ADLS2 Connector (Azure Data Lake Storage Gen2)

The ADLS2 connector provides a production-friendly, sync client over Azure Data Lake Storage Gen2 with lazy imports, robust error mapping, and ergonomic helpers.

Installation

poetry install -E connectors-adls2
# or
poetry install -E connectors-all

Quick usage

from auto_workflow.connectors import adls2

with adls2.client("default") as fs:
    # Ensure container exists
    fs.create_container("bronze", exist_ok=True)
    fs.make_dirs("bronze", "events/2025-10-19", exist_ok=True)
    fs.upload_bytes(
        container="bronze",
        path="events/2025-10-19/sample.csv",
        data=b"id,name\n1,alice\n",
        content_type="text/csv",
        overwrite=True,
    )
    rows = list(fs.list_paths("bronze", prefix="events/2025-10-19/"))

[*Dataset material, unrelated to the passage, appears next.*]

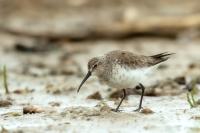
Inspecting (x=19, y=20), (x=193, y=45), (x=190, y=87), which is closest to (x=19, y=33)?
(x=19, y=20)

Authentication & connection

Pick one:

  • Connection string (recommended):
  • Env: AUTO_WORKFLOW_CONNECTORS_ADLS2_<PROFILE>__CONNECTION_STRING="..."
  • Aliases: __CONN_STR, __DSN
  • Account URL + DefaultAzureCredential (AAD-based):
  • Env: AUTO_WORKFLOW_CONNECTORS_ADLS2_<PROFILE>__ACCOUNT_URL="https://<acct>.dfs.core.windows.net"
  • Env: AUTO_WORKFLOW_CONNECTORS_ADLS2_<PROFILE>__USE_DEFAULT_CREDENTIALS=true
  • Custom credential object (advanced): set via config/JSON overlay as credential.

Environment overrides

Prefix: AUTO_WORKFLOW_CONNECTORS_ADLS2_<PROFILE>__

export AUTO_WORKFLOW_CONNECTORS_ADLS2_DEFAULT__CONNECTION_STRING="DefaultEndpointsProtocol=..."
export AUTO_WORKFLOW_CONNECTORS_ADLS2_DEFAULT__ACCOUNT_URL="https://myacct.dfs.core.windows.net"
export AUTO_WORKFLOW_CONNECTORS_ADLS2_DEFAULT__USE_DEFAULT_CREDENTIALS=true
export AUTO_WORKFLOW_CONNECTORS_ADLS2_DEFAULT__RETRIES__ATTEMPTS=5
export AUTO_WORKFLOW_CONNECTORS_ADLS2_DEFAULT__TIMEOUTS__CONNECT_S=2.0
export AUTO_WORKFLOW_CONNECTORS_ADLS2_DEFAULT__TIMEOUTS__OPERATION_S=30.0
export AUTO_WORKFLOW_CONNECTORS_ADLS2_DEFAULT__JSON='{"connection_string":"..."}'

Operations

  • upload_bytes(container, path, data, content_type=None, metadata=None, overwrite=True, chunk_size=None, timeout=None) -> etag
  • download_bytes(container, path, start=None, end=None, timeout=None) -> bytes
  • download_stream(container, path, chunk_size=None, timeout=None) -> Iterator[bytes]
  • list_paths(container, prefix=None, recursive=True, timeout=None) -> Iterator[dict]
  • exists(container, path, timeout=None) -> bool
  • delete_path(container, path, recursive=False, timeout=None) -> None
  • make_dirs(container, path, exist_ok=True, timeout=None) -> None
  • create_container(container, exist_ok=True, timeout=None) -> None

Notes: - content_type uses Azure Blob ContentSettings under the hood when available. - Errors map to project exceptions: AuthError, NotFoundError, TimeoutError, TransientError, PermanentError with status-aware mapping for HttpResponseError. - Imports are lazy; missing extras yield an informative ImportError.

Example flow

See examples/adls_csv_flow.py for a CSV roundtrip flow that creates a container, writes a CSV, reads it back, and cleans up.